TASKS TO CARRY OUT
a – Write out the entire article on Isabel Deroy-Olson word for word.
b – Report every line of the listing that contains the string "instances".

DOCUMENT SEGMENT
_____

- Born: 2005 (age 20–21)
- Occupation: Actress;
- Years active: 2022–present

= Isabel Deroy-Olson =

Canadian actress

Isabel Deroy-Olson is a Canadian actress. She is best known for playing Kara Two-Rivers in the mystery series Three Pines and Billie Tsosie in the thriller series Dark Winds.

== Early life ==
Deroy-Olson is from Vancouver, Canada. She is ethnically part of the Trʼondëk Hwëchʼin First Nation. Growing up she was a member of a dance studio.

== Career ==
One of her first big roles came playing Kara Two-Rivers in the mystery series Three Pines. She portrayed Roki, one of the two lead characters in the drama film Fancy Dance alongside Lily Gladstone. Gladstone was so impressed that she recommended Olson played her younger self in the drama miniseres Under the Bridge. Her biggest role so far has been playing Billie Tsosie in season 4 of the thriller series Dark Winds.

In 2026 she was announced as starring in a drama film called Tombs alongside other indigenous actors such as Amber Midthunder and Cara Jade Myers for director Marie Clements; the film is slated to premiere at the 2026 Toronto International Film Festival under the release title How We Stand.

_____

Collected data
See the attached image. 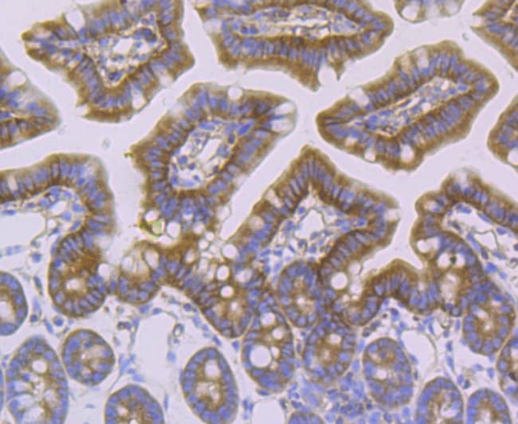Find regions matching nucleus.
Returning <instances> with one entry per match:
<instances>
[{
    "mask_svg": "<svg viewBox=\"0 0 518 424\" xmlns=\"http://www.w3.org/2000/svg\"><path fill=\"white\" fill-rule=\"evenodd\" d=\"M118 423H151L145 409L133 400H126L120 403Z\"/></svg>",
    "mask_w": 518,
    "mask_h": 424,
    "instance_id": "nucleus-3",
    "label": "nucleus"
},
{
    "mask_svg": "<svg viewBox=\"0 0 518 424\" xmlns=\"http://www.w3.org/2000/svg\"><path fill=\"white\" fill-rule=\"evenodd\" d=\"M341 337L336 335H330L320 341L318 350V359L324 366H329L337 361L340 348H341Z\"/></svg>",
    "mask_w": 518,
    "mask_h": 424,
    "instance_id": "nucleus-2",
    "label": "nucleus"
},
{
    "mask_svg": "<svg viewBox=\"0 0 518 424\" xmlns=\"http://www.w3.org/2000/svg\"><path fill=\"white\" fill-rule=\"evenodd\" d=\"M196 394L211 411H216L225 400V383L216 361L207 360L198 368Z\"/></svg>",
    "mask_w": 518,
    "mask_h": 424,
    "instance_id": "nucleus-1",
    "label": "nucleus"
}]
</instances>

_____

PER-TASK OUTPUTS
a –
- Born: 2005 (age 20–21)
- Occupation: Actress;
- Years active: 2022–present

= Isabel Deroy-Olson =

Canadian actress

Isabel Deroy-Olson is a Canadian actress. She is best known for playing Kara Two-Rivers in the mystery series Three Pines and Billie Tsosie in the thriller series Dark Winds.

== Early life ==
Deroy-Olson is from Vancouver, Canada. She is ethnically part of the Trʼondëk Hwëchʼin First Nation. Growing up she was a member of a dance studio.

== Career ==
One of her first big roles came playing Kara Two-Rivers in the mystery series Three Pines. She portrayed Roki, one of the two lead characters in the drama film Fancy Dance alongside Lily Gladstone. Gladstone was so impressed that she recommended Olson played her younger self in the drama miniseres Under the Bridge. Her biggest role so far has been playing Billie Tsosie in season 4 of the thriller series Dark Winds.

In 2026 she was announced as starring in a drama film called Tombs alongside other indigenous actors such as Amber Midthunder and Cara Jade Myers for director Marie Clements; the film is slated to premiere at the 2026 Toronto International Film Festival under the release title How We Stand.

b –
Returning <instances> with one entry per match:
<instances>
</instances>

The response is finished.